Posted on January 24th, 2014 by

For the third time this winter, we’re in the grips of a deep freeze and the arctic temperatures are putting a major strain on energy production.

You’ve heard the warnings about New England’s over-reliance on natural gas to produce electricity, and how the prices spike when more natural gas is needed for heat.  Headlines everywhere speak to the extent of this problem and what it means for prices and stability:

The Concord Monitor reported, via the AP, “Jet fuel turbines help to prop up NE energy grid” at the Merrimack Station coal power plant in Bow.

Bloomberg states “Natural Gas Rises a 2nd Day as Snow Pummels Eastern U.S.,” and says the spot price for natural gas in the Boston area (which means the price to consumers in all of New England) rose this week to the highest level recorded going back to 2001.

Electricity prices hit $.40 per kilowatt-hour on Thursday.  That’s more than four times the average price New Hampshire customers pay in their utility bills.

New England has a problem.  Northern Pass is poised to be a major part of the solution.

Right now, the demand for natural gas as a heat source is so high, there’s not much of it available in New England’s limited pipeline for electricity production.  Prices for electricity generation are soaring and many power plants that normally run on gas are not running.  Coal and oil generators are picking up the slack.

fuel mix

Source: ISO-NE  Click to enlarge

This chart helps to explain that chain of events.  At 11 a.m.

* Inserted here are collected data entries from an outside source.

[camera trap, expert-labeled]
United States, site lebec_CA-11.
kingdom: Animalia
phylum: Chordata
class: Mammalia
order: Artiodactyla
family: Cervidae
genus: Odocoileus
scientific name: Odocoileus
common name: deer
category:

Thursday (a time of the day relatively low on demand), nearly a quarter of New England’s power was being generated by oil, and almost 3/4ths of the oil available to use for electricity production was running.  Over the course of an entire year, oil makes up less than 1% of energy production.  By contrast, natural gas, which, on average, accounts for more than half of our annual energy production, was generating less than a third of our electricity and only a quarter of the natural gas usually available for electricity production was running.

It’s clear we need more diverse energy sources that are reliable and affordable.  By making 1,200 megawatts of clean, renewable hydropower available to the New England grid, Northern Pass would help reduce our dependence on natural gas and balance our energy portfolio.  More predictable and stable sources translate to more predictable and stable prices, too.  Northern Pass is a long-term investment in clean energy that will benefit all of New England. Adding different sources of energy to the power grid, like Northern Pass, is the most promising long-term solution to region’s energy dilemma.